# [WORK TO COMPLETE]
Counting task for the data below: how many lines hold the word "genus"? Answer with the number only.

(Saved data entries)
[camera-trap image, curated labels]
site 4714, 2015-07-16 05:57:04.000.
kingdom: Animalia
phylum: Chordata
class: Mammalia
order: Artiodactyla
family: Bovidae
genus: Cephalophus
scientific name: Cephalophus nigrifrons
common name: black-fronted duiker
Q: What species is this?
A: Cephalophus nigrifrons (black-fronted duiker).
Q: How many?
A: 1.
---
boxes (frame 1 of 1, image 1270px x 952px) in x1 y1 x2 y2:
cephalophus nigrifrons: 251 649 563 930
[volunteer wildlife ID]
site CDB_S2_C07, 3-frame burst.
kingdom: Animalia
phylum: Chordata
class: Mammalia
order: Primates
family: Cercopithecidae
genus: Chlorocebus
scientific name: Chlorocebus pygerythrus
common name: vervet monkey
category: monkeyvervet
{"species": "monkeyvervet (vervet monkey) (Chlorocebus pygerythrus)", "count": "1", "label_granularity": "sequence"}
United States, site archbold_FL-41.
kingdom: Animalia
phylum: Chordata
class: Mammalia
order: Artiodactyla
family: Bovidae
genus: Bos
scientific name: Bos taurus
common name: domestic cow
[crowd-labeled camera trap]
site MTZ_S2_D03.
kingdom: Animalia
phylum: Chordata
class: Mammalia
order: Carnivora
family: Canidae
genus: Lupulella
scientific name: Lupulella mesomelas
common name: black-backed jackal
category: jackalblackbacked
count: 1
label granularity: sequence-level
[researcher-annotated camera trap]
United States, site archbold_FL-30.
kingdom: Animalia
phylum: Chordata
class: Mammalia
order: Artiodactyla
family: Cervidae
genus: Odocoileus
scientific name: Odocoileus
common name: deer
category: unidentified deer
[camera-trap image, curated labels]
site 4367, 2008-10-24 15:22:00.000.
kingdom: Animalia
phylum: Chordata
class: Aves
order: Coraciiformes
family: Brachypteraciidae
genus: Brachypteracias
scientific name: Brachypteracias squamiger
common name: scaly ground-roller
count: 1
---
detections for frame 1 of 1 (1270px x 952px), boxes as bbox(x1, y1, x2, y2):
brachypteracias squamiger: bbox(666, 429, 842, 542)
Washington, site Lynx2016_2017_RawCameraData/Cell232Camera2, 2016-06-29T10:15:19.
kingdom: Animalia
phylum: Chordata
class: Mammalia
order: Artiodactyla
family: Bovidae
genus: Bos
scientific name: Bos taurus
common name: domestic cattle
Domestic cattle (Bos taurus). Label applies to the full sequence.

# [WORKED SOLUTION]
7